Fitness is in.
Or perhaps more accurately, the idea of fitness is in. One out of every five Americans are heading to the gym, or at least paying for a membership. Which puts the fitness industry in a pretty sweet spot: a largely unhealthy and overweight population is looking for ways to get in shape. Whether it’s pumping iron like our forefathers or the newest trampoline workout – there is an immense appetite for exercise.
The fitness industry is considered to include both fitness centers such as gyms as well as weight loss centers. Here we are concerned with the fitness side – businesses that primarily provide infrastructure such as space, equipment, and training in exchange for a membership fee. See here for our related discussion about the weight loss side of the coin.
Gyms used to be big box stores – lots of equipment for cardio and weight training, with personal training available, racquetball maybe, and a pool. And those are still around – but this is an industry that has seen variety become the spice of life. Traditional exercises are being transformed into specialties and new programs are being developed at a breakneck pace.
At the more traditional facilities, you get what you pay for
The more traditional gyms distinguish themselves at least in part through price point. High-end clubs offer an almost spa-like atmosphere for top-dollar; low-end offerings have just the essentials.
Consider Equinox on the high-end. The facilities are spotless and trendy and the amenities are nice enough that even rich folks are stealing the shampoo. They appeal to the ego with exquisite marketing campaigns of beautiful people doing incredible things.
Compare that with Crunch, an extremely low-cost, “everyman” gym. They market as an anti-gym – acknowledging, perhaps, that most Americans are far from the physical specimens seen on TV. Many of us need to feel comfortable enough to start from square one…every couple of months.
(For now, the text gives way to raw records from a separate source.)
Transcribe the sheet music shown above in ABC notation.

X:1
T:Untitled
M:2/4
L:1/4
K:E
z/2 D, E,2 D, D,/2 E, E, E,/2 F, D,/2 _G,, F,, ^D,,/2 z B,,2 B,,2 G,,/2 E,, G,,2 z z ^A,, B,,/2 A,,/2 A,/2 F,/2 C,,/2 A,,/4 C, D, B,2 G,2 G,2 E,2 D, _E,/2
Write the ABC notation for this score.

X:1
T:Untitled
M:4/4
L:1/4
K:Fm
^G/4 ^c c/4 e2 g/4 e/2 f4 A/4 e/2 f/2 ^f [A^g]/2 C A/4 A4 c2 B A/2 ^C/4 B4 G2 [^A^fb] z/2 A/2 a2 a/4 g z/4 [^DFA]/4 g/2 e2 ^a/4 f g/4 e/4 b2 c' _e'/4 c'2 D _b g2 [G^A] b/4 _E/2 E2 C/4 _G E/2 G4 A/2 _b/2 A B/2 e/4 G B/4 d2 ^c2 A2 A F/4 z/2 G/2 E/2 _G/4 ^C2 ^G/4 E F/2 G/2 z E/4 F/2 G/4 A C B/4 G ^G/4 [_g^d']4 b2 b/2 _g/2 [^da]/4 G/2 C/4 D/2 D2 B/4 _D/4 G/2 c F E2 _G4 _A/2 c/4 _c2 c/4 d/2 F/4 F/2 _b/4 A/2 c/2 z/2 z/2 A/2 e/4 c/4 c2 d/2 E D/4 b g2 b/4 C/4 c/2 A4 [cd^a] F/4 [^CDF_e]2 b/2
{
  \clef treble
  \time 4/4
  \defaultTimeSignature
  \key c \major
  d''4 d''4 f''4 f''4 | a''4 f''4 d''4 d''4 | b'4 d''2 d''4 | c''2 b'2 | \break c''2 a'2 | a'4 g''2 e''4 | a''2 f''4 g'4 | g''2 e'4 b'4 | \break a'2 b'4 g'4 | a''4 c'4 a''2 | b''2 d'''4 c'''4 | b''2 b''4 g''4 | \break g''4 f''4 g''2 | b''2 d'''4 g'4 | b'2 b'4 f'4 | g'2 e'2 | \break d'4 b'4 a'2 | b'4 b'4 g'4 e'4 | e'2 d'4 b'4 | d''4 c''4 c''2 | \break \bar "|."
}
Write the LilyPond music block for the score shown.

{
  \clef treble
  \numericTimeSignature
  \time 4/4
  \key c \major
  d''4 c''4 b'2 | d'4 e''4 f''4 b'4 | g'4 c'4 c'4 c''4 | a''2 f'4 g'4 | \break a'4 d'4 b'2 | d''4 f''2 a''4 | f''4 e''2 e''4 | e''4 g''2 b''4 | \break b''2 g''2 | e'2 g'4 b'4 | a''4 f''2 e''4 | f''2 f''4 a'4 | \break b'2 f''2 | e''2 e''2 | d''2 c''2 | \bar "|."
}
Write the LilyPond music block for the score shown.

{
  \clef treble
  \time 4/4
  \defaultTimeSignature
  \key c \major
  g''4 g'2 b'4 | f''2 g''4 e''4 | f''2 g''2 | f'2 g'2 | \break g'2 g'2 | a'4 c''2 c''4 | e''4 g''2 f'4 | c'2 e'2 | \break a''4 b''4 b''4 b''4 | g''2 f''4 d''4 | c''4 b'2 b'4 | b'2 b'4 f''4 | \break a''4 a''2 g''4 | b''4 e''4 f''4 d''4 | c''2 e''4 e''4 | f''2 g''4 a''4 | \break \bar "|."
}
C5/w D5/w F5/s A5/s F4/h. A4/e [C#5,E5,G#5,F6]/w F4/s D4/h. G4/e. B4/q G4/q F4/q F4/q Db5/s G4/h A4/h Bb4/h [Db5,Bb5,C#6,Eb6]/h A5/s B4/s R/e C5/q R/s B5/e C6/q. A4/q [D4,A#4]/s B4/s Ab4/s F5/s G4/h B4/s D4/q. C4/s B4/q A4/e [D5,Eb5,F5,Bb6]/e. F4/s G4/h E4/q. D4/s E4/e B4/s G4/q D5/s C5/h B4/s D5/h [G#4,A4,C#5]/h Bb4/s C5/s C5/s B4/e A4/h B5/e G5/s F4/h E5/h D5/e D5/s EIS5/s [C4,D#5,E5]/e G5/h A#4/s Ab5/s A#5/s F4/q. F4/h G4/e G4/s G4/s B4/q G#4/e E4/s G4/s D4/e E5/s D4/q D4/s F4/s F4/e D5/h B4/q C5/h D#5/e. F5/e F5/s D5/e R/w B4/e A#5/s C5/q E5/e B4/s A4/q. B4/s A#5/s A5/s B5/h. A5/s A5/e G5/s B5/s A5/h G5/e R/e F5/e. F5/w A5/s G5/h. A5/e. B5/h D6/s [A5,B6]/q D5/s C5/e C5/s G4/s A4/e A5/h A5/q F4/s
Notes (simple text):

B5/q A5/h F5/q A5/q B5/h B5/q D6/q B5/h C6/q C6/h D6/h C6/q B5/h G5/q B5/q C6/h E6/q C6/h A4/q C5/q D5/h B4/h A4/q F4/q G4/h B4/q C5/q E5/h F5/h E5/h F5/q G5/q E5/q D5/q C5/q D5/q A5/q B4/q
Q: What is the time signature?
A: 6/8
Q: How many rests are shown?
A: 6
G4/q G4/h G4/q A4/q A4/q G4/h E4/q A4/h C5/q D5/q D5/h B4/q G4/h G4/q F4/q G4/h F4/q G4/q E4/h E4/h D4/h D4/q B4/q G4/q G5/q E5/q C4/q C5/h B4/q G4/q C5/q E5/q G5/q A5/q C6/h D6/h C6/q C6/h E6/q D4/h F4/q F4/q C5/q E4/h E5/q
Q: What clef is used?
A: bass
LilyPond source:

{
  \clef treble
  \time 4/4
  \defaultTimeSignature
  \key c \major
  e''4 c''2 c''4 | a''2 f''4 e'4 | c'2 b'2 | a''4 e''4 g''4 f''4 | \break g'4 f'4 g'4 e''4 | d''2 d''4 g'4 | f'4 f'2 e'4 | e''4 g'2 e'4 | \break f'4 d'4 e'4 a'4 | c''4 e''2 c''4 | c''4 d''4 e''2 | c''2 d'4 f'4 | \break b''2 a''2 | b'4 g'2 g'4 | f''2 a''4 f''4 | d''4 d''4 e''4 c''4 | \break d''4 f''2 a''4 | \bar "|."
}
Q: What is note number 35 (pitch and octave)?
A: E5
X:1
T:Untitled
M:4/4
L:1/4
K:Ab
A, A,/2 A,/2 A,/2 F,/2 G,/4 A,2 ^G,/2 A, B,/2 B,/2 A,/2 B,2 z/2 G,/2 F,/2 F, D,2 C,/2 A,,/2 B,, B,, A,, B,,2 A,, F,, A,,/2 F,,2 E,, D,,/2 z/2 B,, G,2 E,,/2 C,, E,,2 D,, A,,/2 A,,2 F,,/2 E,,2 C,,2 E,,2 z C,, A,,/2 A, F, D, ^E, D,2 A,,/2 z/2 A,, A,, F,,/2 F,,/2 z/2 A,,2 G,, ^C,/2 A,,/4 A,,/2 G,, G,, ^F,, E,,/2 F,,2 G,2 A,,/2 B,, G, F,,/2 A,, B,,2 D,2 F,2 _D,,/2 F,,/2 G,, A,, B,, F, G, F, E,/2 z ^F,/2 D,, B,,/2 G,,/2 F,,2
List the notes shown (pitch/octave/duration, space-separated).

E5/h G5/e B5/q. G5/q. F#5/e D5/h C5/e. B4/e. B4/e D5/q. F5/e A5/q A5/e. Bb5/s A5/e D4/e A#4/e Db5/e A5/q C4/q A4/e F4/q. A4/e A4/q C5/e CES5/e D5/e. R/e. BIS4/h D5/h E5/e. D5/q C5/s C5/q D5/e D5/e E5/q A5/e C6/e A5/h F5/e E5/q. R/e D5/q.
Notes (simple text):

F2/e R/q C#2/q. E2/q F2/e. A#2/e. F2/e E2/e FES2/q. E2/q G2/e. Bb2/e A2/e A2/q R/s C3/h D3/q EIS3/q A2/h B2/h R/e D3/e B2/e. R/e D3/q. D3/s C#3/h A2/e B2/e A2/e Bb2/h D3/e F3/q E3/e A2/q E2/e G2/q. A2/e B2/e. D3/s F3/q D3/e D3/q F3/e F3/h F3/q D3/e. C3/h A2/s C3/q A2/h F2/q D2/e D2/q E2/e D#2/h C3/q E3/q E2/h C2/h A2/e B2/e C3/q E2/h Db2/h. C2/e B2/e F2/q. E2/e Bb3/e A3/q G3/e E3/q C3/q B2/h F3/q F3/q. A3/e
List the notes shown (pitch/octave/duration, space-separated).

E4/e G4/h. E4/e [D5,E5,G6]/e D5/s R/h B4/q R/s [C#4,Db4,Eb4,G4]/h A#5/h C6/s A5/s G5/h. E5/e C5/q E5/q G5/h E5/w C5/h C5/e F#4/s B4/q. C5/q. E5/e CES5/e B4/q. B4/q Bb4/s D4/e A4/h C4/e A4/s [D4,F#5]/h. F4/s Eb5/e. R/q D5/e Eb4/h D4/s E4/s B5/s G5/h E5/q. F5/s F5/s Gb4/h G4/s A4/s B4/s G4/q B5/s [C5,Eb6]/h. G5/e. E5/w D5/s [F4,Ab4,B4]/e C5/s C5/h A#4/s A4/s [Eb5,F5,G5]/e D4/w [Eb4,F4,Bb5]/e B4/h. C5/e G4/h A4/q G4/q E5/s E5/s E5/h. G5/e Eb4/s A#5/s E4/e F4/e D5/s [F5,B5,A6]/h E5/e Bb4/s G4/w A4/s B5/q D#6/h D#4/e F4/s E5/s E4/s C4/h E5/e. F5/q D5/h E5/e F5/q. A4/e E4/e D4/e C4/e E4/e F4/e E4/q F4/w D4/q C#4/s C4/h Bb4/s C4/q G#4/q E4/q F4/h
Crunch sets their price point so low that it banks on people not bothering to cancel even when they stop going (and it works!).
Plenty of offerings lay in between these two extremes – something for every price level. If you’re considering a fitness franchise, keep in mind your local market – are consumers willing to pay up for a little luxury, or would they rather save money and shower at home?
Smaller niche gyms gather cult followings
Specialty training facilities are not new, of course. Think about boxing gyms or martial arts studios as some obvious examples. But now specialty fitness is all the rage, and things like boxing and karate are being brought to the masses with boxing and kickboxing franchises.
But that barely scratches the surface. Specialty fitness programs that focus on a particular style of exercise, piece of equipment or even philosophical approach are exploding across the country. Some focus on interval training, others on yoga or Pilates, on stationary bicycles (spin) or any number of other varieties – there is even a gym focused on rodeo training!
Membership often becomes a point of pride and a community develops around the exercise. Branded merchandise and cross-gym competitive events often become additional sources of revenue.